Tra incubo e realtà - Schiaccianoci Swing

Lorenzo Pagliari Niccolò Doro dell'Istituto Bonomi di Mantova hanno assistito alla replica delle 17:00 di venerdì 3 novembre 2017 dello spettacolo di Teatro Bottega degli Apocrifi Schiaccianoci Swing
Ecco le loro impressioni sullo spettacolo, unite a quelle del pubblico, intervistato per l'occasione.

  Curiosità sulla musica

Lo spettacolo ha colpito principalmente il pubblico per le rivisitazioni delle musiche di Čajkovskij arrangiate dal vivo.
Durante le interviste è emerso che le musiche non erano conosciute dal pubblico di giovani, ma allo stesso tempo gli attori e musicisti in scena sono riusciti a incuriosire gli spettatori anche grazie alle variazioni di generi musicali suonate durante lo spettacolo. Le scene cambiavano e con esse il modo di suonare gli strumenti oltre al ritmo delle musiche: un viaggio tra generi musicali quindi, curioso soprattutto per un pubblico che non li conosce.

Attori

Schiaccianoci Swing non era recitato in maniera tradizionale infatti, come sottolineato in precedenza, era la musica a prevalere sulla parola. Durante lo spettacolo tutti gli spettatori si sono chiesti chi fosse lo Schiaccianoci, presente nel titolo, ma inizialmente irriconoscibile sulla scena. Era il pupazzo con cui gioca la protagonista, Marie, o uno degli attori fisici sul palco?

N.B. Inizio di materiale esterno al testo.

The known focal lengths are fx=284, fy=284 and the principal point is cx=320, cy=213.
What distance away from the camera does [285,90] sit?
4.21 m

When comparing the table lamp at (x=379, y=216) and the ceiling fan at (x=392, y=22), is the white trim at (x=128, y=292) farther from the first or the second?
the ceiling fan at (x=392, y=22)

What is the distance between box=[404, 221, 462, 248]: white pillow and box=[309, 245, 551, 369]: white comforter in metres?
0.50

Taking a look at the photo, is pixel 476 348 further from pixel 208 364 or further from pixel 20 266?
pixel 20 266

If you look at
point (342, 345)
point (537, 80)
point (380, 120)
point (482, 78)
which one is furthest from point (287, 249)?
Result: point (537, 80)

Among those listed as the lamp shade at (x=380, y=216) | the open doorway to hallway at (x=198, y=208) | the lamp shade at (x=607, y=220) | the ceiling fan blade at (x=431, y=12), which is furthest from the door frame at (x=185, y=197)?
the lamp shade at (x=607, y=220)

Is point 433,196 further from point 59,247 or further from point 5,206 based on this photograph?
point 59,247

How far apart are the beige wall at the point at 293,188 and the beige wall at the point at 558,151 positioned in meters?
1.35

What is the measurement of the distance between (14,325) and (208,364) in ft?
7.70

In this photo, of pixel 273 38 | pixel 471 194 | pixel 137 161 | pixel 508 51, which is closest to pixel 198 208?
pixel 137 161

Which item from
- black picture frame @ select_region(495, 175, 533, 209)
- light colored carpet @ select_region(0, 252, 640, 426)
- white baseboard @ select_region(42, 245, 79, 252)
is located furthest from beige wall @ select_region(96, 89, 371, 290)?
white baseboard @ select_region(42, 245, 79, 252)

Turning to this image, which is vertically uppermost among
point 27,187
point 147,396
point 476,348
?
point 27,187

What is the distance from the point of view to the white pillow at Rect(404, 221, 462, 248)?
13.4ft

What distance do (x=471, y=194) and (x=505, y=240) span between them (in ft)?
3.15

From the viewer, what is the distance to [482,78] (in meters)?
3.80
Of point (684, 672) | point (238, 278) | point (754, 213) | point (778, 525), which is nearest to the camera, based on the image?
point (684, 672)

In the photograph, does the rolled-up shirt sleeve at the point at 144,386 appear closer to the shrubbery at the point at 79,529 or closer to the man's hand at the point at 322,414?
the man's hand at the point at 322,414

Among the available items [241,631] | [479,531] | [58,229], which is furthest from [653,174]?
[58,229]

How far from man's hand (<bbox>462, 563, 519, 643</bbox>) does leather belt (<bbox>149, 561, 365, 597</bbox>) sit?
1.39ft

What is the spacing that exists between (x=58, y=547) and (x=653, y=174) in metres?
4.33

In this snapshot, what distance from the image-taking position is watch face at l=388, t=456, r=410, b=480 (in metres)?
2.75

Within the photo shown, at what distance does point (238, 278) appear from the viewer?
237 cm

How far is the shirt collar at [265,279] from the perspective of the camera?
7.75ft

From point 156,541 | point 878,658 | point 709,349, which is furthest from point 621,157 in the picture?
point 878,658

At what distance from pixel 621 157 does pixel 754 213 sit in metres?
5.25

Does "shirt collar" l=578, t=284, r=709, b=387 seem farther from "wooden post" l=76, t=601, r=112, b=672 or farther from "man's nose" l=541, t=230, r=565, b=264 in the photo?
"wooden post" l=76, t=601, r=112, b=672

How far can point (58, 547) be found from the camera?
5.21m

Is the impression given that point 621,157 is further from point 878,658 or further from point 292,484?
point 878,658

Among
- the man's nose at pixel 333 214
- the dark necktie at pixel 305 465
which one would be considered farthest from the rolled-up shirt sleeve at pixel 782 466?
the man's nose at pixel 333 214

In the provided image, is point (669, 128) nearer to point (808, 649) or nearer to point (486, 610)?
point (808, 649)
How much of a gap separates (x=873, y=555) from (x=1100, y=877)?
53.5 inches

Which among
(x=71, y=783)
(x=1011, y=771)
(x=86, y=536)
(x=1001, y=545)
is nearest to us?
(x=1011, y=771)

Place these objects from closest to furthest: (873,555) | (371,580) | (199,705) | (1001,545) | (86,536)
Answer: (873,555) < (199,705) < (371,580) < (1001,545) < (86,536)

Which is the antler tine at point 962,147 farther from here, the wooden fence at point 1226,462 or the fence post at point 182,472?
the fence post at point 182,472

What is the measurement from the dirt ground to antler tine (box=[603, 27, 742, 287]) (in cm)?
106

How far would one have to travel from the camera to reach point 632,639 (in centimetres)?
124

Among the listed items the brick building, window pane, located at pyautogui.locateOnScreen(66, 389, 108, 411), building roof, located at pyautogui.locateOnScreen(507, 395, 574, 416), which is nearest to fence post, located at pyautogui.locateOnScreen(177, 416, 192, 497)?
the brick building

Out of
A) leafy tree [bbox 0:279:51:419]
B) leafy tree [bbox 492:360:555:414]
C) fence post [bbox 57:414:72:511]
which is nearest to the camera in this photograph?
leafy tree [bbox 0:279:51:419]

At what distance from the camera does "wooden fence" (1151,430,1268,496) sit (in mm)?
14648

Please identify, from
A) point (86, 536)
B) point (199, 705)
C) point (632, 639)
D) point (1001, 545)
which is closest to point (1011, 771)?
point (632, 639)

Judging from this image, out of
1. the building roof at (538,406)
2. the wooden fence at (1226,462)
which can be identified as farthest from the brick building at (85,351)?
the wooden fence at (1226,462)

Un ragazzo ha detto, a spettacolo concluso, che lo Schiaccianoci è il giocattolo che tiene Marie tra le mani quando si addormenta sulla poltrona e "le permette di sognare": 

Storia

Lo spettacolo informava sulla storia dello Schiaccianoci raccontandone solo una parte, in una maniera non tradizionale. Era dunque difficile capire il senso della storia soprattutto per chi non la conosceva già.
La cosa interessante è che è riuscito a incuriosire il pubblico, lasciando a molti il desiderio di fare una ricerca per conto proprio per scoprire la vera storia dello Schiaccianoci. 

Apertura e finale

Nella prima scena di Schiaccianoci Swing il video proiettato mostra una donna che fa un ragalo a sua figla e le dice di aprirlo "solo quando verrà il momento": il video non aiuta a capire se ci si trova già nel sogno o se è realtà quello che vediamo in scena.
Molti spettatori non hanno colto subito la relazione tra la madre del video (di cui si vede solo la sagoma, l'ombra) e la madre di Marie.
Lo spettacolo infatti continua a giocare sul rapporto tra sogno e realtà, come nel finale, che è un finale aperto, non rassicurante e lascia una domanda in sospeso: Marie ha sognato tutto, dal Re dei Topi ai suoi giocattoli che prendono vita, oppure no? Le orde di topi torneranno un'altra notte per mangiare i suoi giocattoli, o lei?